What Is The Requirement To Write A Valid Will In Malaysia?

In Malaysia, a person writing a Will must comply with the formalities stated in Section 5 of the Wills Act 1959, summarized as follows, in order for the Will to be valid and effective:

  • the Will maker must be at least 18 years old;
  • he/she must be of sound mind;
  • the Will must be in writing;
  • signed by the Will maker in the presence of at least 2 witnesses; and
  • the 2 witnesses must then sign in the presence of each other and the Will maker.

Who Is Eligible to Serve as Witnesses for Your Will?

For your Will to be legally recognized in Malaysia, it is imperative to have a minimum of two witnesses. One of the primary roles of these witnesses is to verify that the individual creating the Will is mentally sound when the document is drafted. Ideally, your chosen witnesses should be at least 21 years old.

A Beneficiary Is Ineligible to Act as a Will Witness

An Executor, the individual responsible for executing or administering your Will and estate, can serve as a witness as long as they do not have a personal interest as a beneficiary in your Will. It’s important to note that in Malaysia, a beneficiary is prohibited from acting as a witness to your Will.

Is it Permissible for the Executor of Your Will to Also Be a Beneficiary?

Indeed, it is permissible for the designated executor to also be a beneficiary under your Will. For example, you have the option to appoint your son as both the executor and beneficiary in your Will.

Is it Necessary to Stamp or Seal Your Will?

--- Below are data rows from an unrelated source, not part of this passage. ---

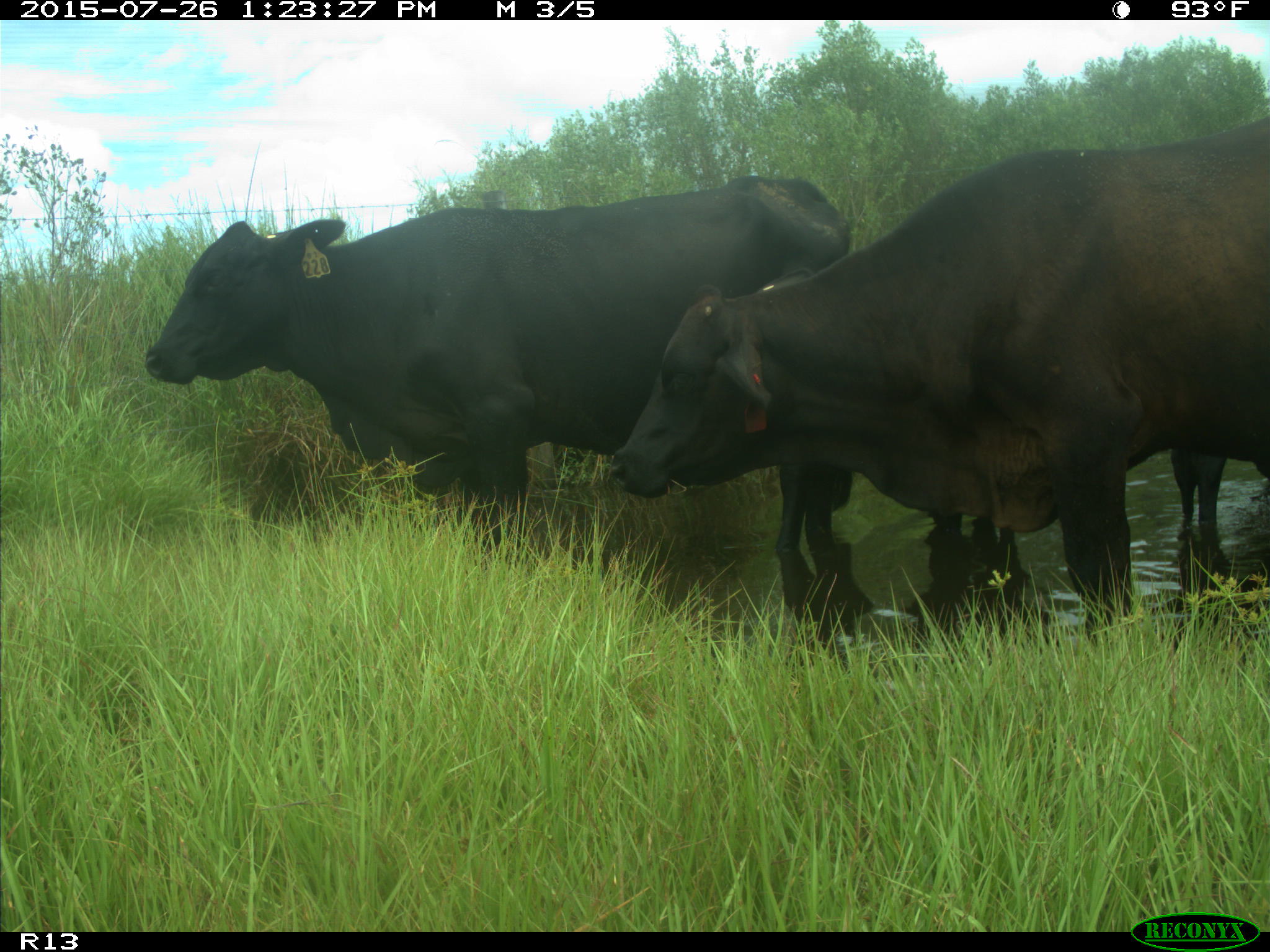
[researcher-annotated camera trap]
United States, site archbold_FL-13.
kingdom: Animalia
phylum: Chordata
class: Mammalia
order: Artiodactyla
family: Bovidae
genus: Bos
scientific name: Bos taurus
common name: domestic cow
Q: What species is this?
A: Bos taurus (domestic cow).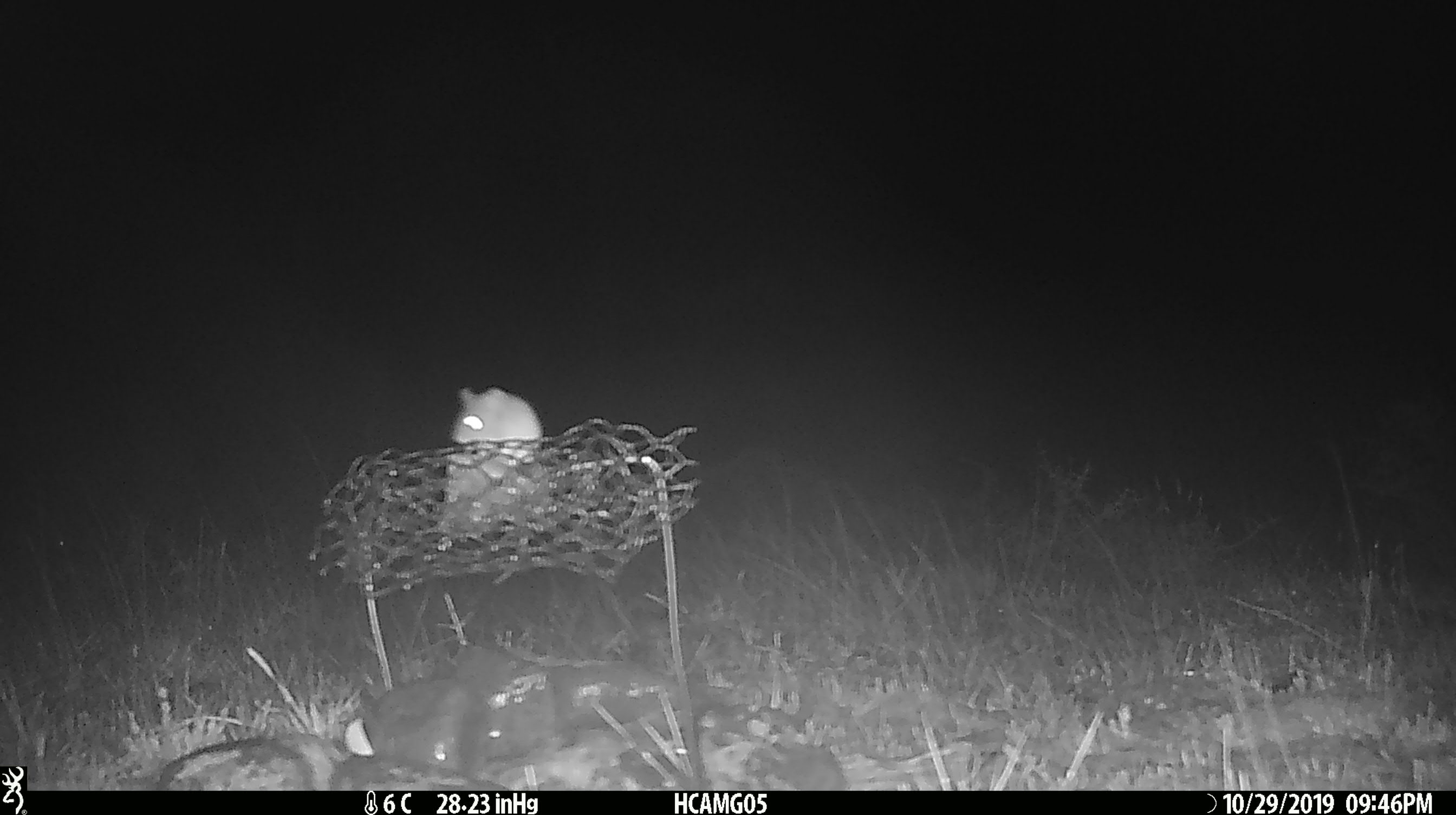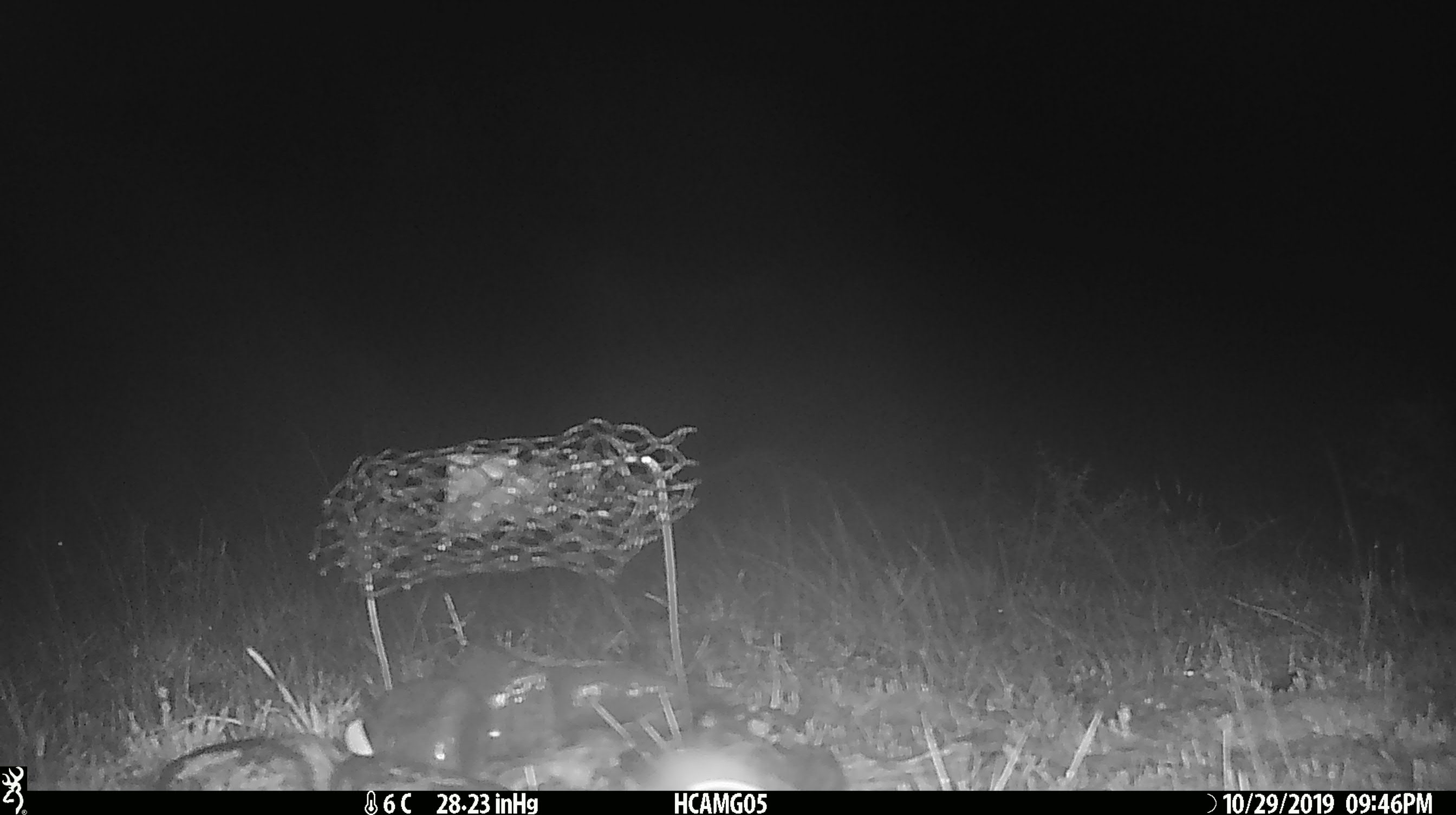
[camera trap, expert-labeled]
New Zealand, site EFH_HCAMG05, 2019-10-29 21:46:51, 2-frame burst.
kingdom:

There is no requirement for a Will to be stamped or sealed in order for it to hold validity in Malaysia.

Under What Circumstances Can Your Will Be Contested?

Your Will must be crystal clear and explicitly state your intentions, leaving no room for ambiguity or omissions that might provoke disputes.

However, whether your Will is drafted through DIY methods or by a professional, it can be contested by any “interested individuals” who have a legitimate stake and legal standing to benefit from the Will.

Common reasons for challenging a Will include:

  1. Allegations of a fake or forged signature of the testator.
  2. Claims that the testator was not of sound mind or was unduly influenced when creating the Will.
  3. Suspicions of unauthorized alterations to the contents of the Will.
  4. Improper witnessing during the execution of the Will, not done in the presence of the testator.
  5. The existence of a more recent Will that supersedes the older one.

If an interested party successfully challenges a Will, the court may declare it invalid. In such a scenario, the estate’s distribution will be conducted in accordance with the provisions of the Distribution Act of 1958.


In conclusion, the key takeaway is to resort to a DIY Will only when your wishes are straightforward, and your financial matters are uncomplicated. However, for maximum safety and assurance, it is advisable to seek the guidance of a lawyer. A legal professional can verify that your Will aligns with all statutory requirements, safeguarding both your interests and those of your loved ones, ensuring alignment with your specific wishes.